Search code examples
pythonpandassortingmultiple-columns

Sorting by name part of the columns in a data frame without changing the position of the other columns in python pandas?


I have a data frame with 906 columns. 160 columns are names of world languages. So, the data frame columns are more or less like this:

[c1,c2,c3,c4,c....,Italian, English, German, French, Albanian, Spanish,... c903, c904, c905, c906]

I know how to sort the columns, but considering all of the columns of the data frame, not only part of it. How can I sort alphabetically in Python only the columns with the names of the languages without changing the order of the other columns?
My desired output should look like this:

[c1,c2,c3,c4,c....,Albanian, English, French, German, Italian, Spanish,... c903, c904, c905, c906]

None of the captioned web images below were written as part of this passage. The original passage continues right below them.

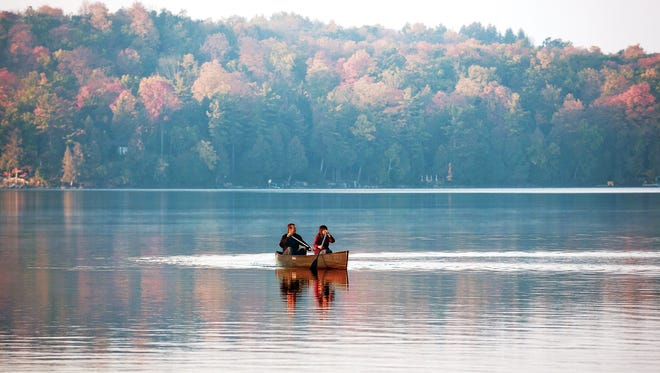 Fall colors provide a beautiful backdrop for canoeing Elkhart Lake.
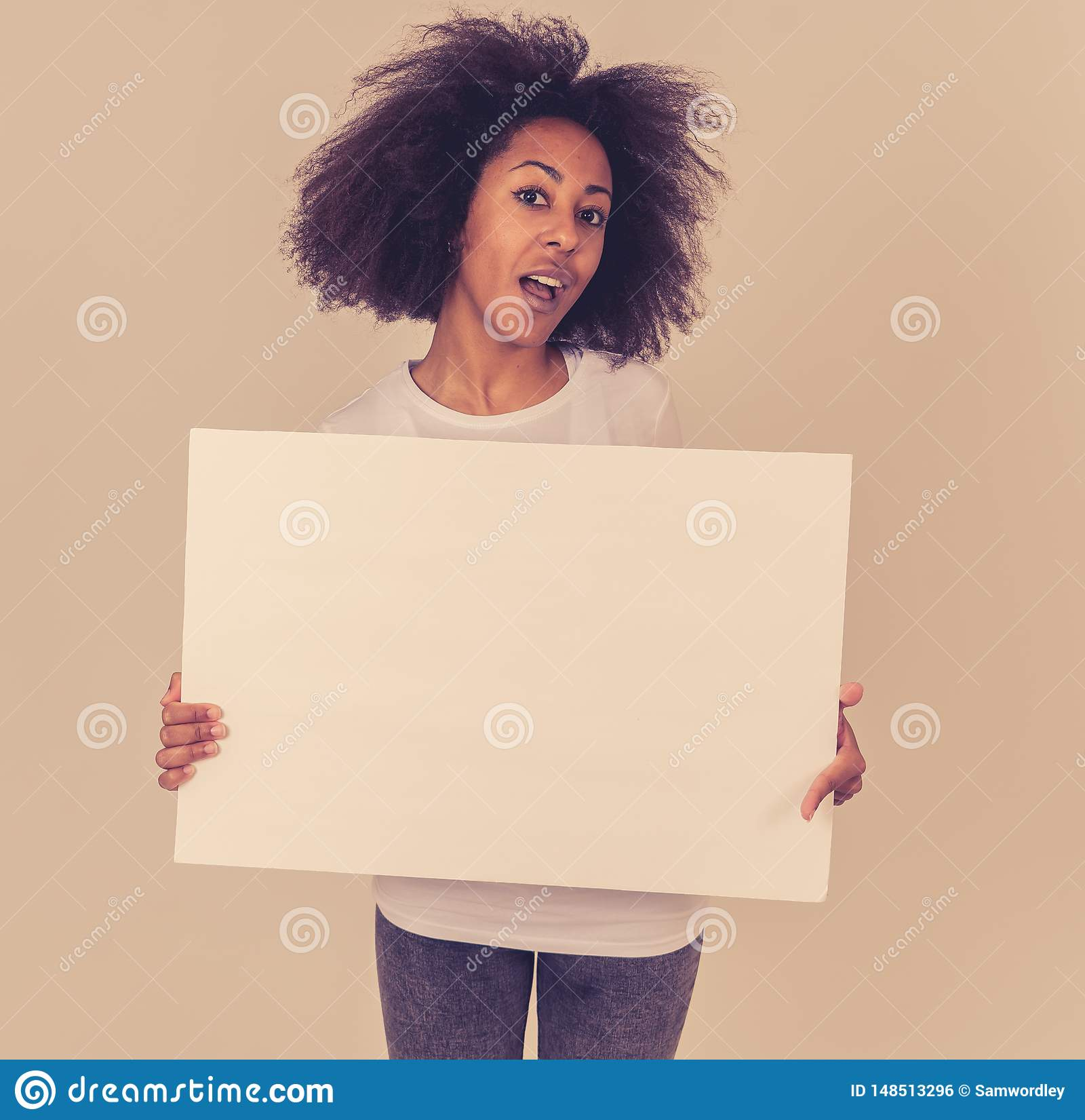 Young funny african american woman holding blank board for advertisement looking excited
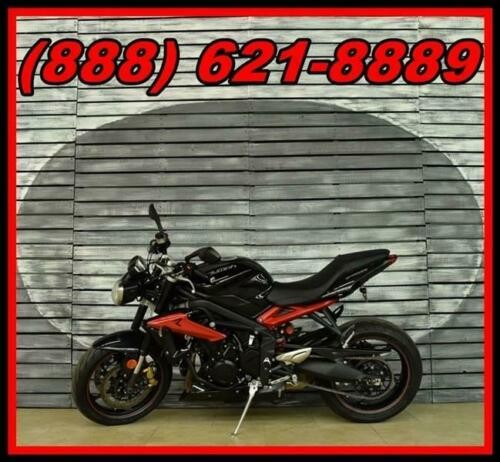 2014 Triumph Street Triple -- Black photo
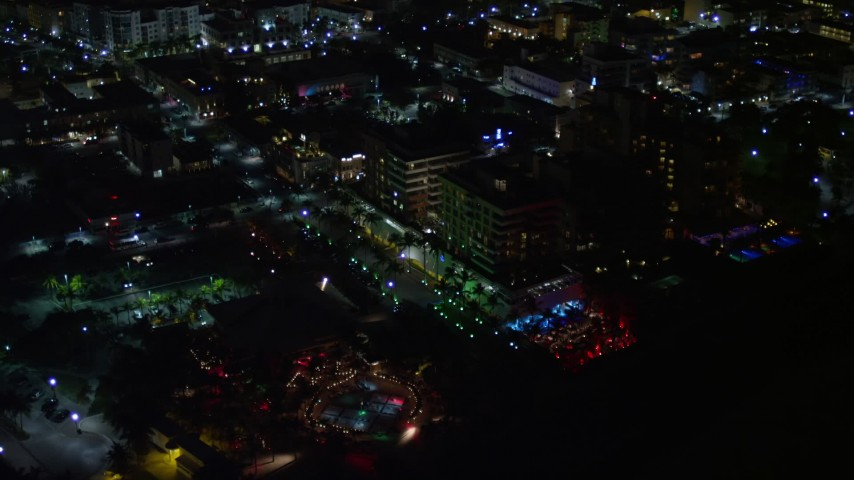 5K stock footage aerial video of beachfront park and hotel at night in South Beach, Florida Aerial Stock Footage | AX0023_069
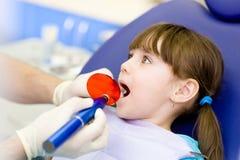 Liten flicka med den öppna munnen som mottar tand- fyllnads- uttorkningproc Arkivbilder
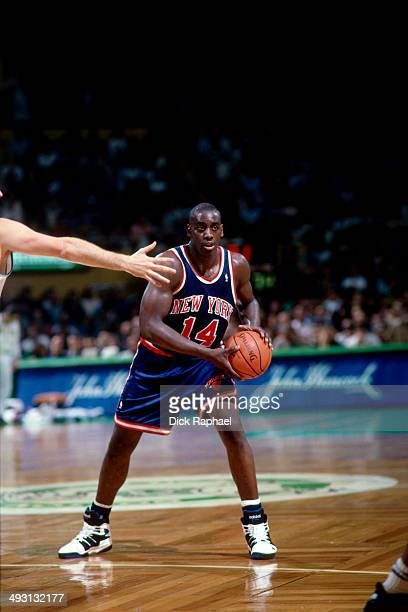 Anthony Mason of the New York Knicks handles the ball against the Boston Celtics during a game played circa 1994 at the Boston Garden in Boston,...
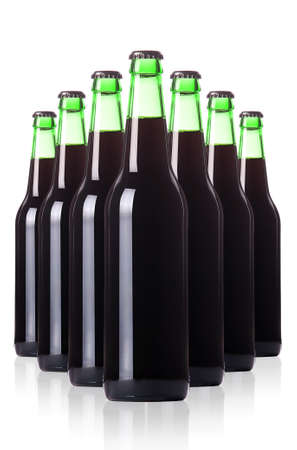 row of dark beer Bottles isolated on a white background photo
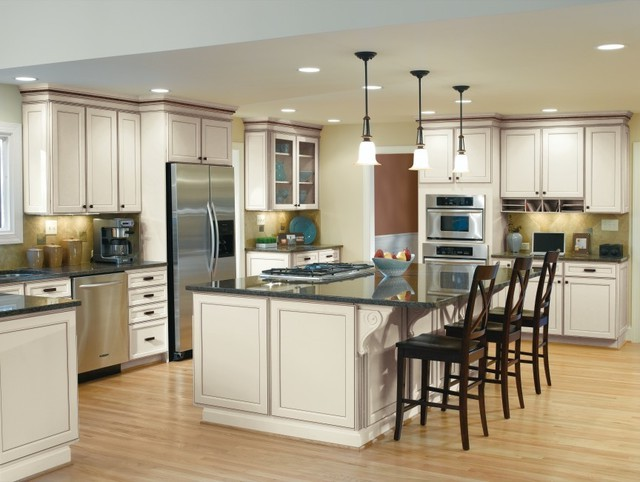 white oak aristokraft cabinets with oven and frige on wooden floor for kitchen design ideas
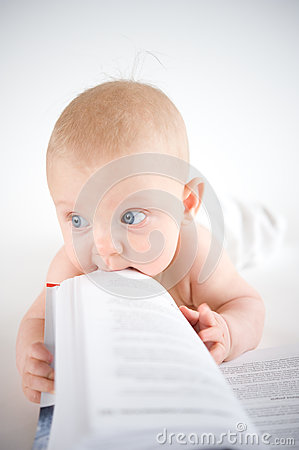 Baby trying to eat a book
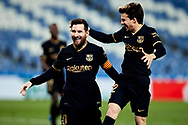 Lionel Andres Messi celebrates with his teammate Ricard Puig after scoring during the La Liga match between Real Sociedad CF and FC Barcelona at Reale Arena on March 21, 2021 in San Sebastian, Spain.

Many thanks in advance for the help!


Solution

  • Assuming all your non countries columns can be identified and converted to a boolean (here using a regex to match c\d+, bus this could be anything), you can use numpy.lexsort:

    # identify non-target columns
    # the regex here is just an example
    # any other method can be used
    a = df.columns.str.fullmatch('c\d+')
    # array([ True,  True,  True,  True, False, False, False,
    #        False, False, False,  True,  True,  True,  True])
    
    # compute a first sorter with a custom cumsum
    # the odd numbers are the original True
    pos = (2*a).cumsum()-a
    # array([ 1,  3,  5,  7,  8,  8,  8,  8,  8,  8,  9, 11, 13, 15])
    
    # sort by first sorter then column names
    df2 = df.iloc[:, np.lexsort((df.columns, pos))]
    

    To get the languages columns from a list of valid languages, it is possible to use langcodes:

    from langcodes import language_lists
    
    lang = language_lists.WIKT_LANGUAGE_NAMES['en']
    
    a = ~df.columns.isin(lang)
    # array([ True,  True,  True,  True, False, False, False,
    #        False, False, False,  True,  True,  True,  True])
    
    pos = (2*a).cumsum()-a
    df2 = df.iloc[:, np.lexsort((df.columns, pos))]
    

    output:

    ['c1', 'c2', 'c3', 'c4', 'Albanian', 'English', 'French', 'German',
           'Italian', 'Spanish', 'c903', 'c904', 'c905', 'c906']
    

    used input:

    cols = ['c1', 'c2', 'c3', 'c4', 'Italian', 'English', 'German',
            'French', 'Albanian', 'Spanish', 'c903', 'c904', 'c905', 'c906']
    df = pd.DataFrame(columns=cols)